Quello di Marine Le Pen è primo in Francia e Brexit Party, il partito di Nigel Farage ha vinto in Gran Bretagna. Questo è il segno di un’Europa che cambia, che si è stufata dell’UE serva dei poteri forti, delle élites e della finanza delle multinazionali e quindi da domani il nostro lavoro raddoppia“.

Soddisfatta del risultato elettorale anche Giorgia Meloni. La leader di Fratelli d’Italia si è complimentata con Salvini e ha commentato “I patrioti italiani sbancano il Parlamento europeo. FdI ha il secondo miglior dato per crescita dopo la Lega con più del 50 per cento“.
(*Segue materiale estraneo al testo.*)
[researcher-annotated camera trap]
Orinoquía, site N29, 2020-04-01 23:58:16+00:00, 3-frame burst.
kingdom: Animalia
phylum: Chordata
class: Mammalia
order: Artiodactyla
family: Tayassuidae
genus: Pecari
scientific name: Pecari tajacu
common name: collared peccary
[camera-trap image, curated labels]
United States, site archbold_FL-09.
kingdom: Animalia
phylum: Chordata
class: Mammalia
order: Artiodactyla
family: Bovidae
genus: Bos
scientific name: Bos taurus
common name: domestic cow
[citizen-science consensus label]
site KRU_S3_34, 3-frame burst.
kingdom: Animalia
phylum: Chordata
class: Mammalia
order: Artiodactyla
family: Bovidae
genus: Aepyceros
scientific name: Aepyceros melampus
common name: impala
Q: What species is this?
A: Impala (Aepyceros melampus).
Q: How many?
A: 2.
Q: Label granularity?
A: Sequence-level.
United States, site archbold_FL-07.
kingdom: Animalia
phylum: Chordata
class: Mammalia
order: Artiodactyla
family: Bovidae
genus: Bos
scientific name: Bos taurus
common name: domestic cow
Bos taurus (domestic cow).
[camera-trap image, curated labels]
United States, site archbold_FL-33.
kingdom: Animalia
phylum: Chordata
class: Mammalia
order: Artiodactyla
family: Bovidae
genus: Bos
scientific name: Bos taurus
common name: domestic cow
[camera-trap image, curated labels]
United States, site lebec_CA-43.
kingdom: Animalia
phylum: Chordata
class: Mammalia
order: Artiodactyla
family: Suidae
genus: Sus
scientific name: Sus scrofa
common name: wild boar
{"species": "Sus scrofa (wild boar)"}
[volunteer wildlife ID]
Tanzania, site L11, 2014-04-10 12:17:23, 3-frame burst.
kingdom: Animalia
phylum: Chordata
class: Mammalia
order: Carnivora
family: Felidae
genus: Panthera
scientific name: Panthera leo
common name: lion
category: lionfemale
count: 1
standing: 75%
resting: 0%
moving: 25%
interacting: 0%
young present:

Un deluso Luigi Di Maio, intorno alle 4 del mattino ha rilasciato la prima dichiarazione ufficiale: “Il MoVimento 5 Stelle, sceso sotto il 19 per cento, ha scontato l’astensione del Sud“.

Conferenza stampa anche per Nicola Zingaretti secondo cui “la scelta della lista unitaria presentata dal Pd si è rivelata vincente soprattutto perché introduce una novità politica. Il bipolarismo è tornato ad essere centrato sulla forza elettorale e sulla presenza del Partito Democratico in Italia. Il governo esce dalla consultazione delle europee ancora più fragile“.

Di diverso parere Salvini che sempre nel corso della conferenza post voto ha commentato: “Questo consenso non verrà usato per regolamenti di conti interni. Il mio avversario era e rimarrà la sinistra che ha governato male in Italia e in Europa. Gli alleati di governo per me sono amici con cui da domani si torna a lavorare serenamente abbassando i toni.

Sarà un periodo economico complicato ma faremo valere in Europa il diritto al lavoro, alla vita, alla sicurezza. Le regole e i vincoli europei vanno cambiati assieme all’austerità, alla precarietà e alla disoccupazione. Contiamo di avere alleati in Francia, Germania, Olanda, Belgio, Gran Bretagna, Svezia e Finlandia per un futuro basato sul lavoro, sui diritti, sulla speranza, sulla Salute“.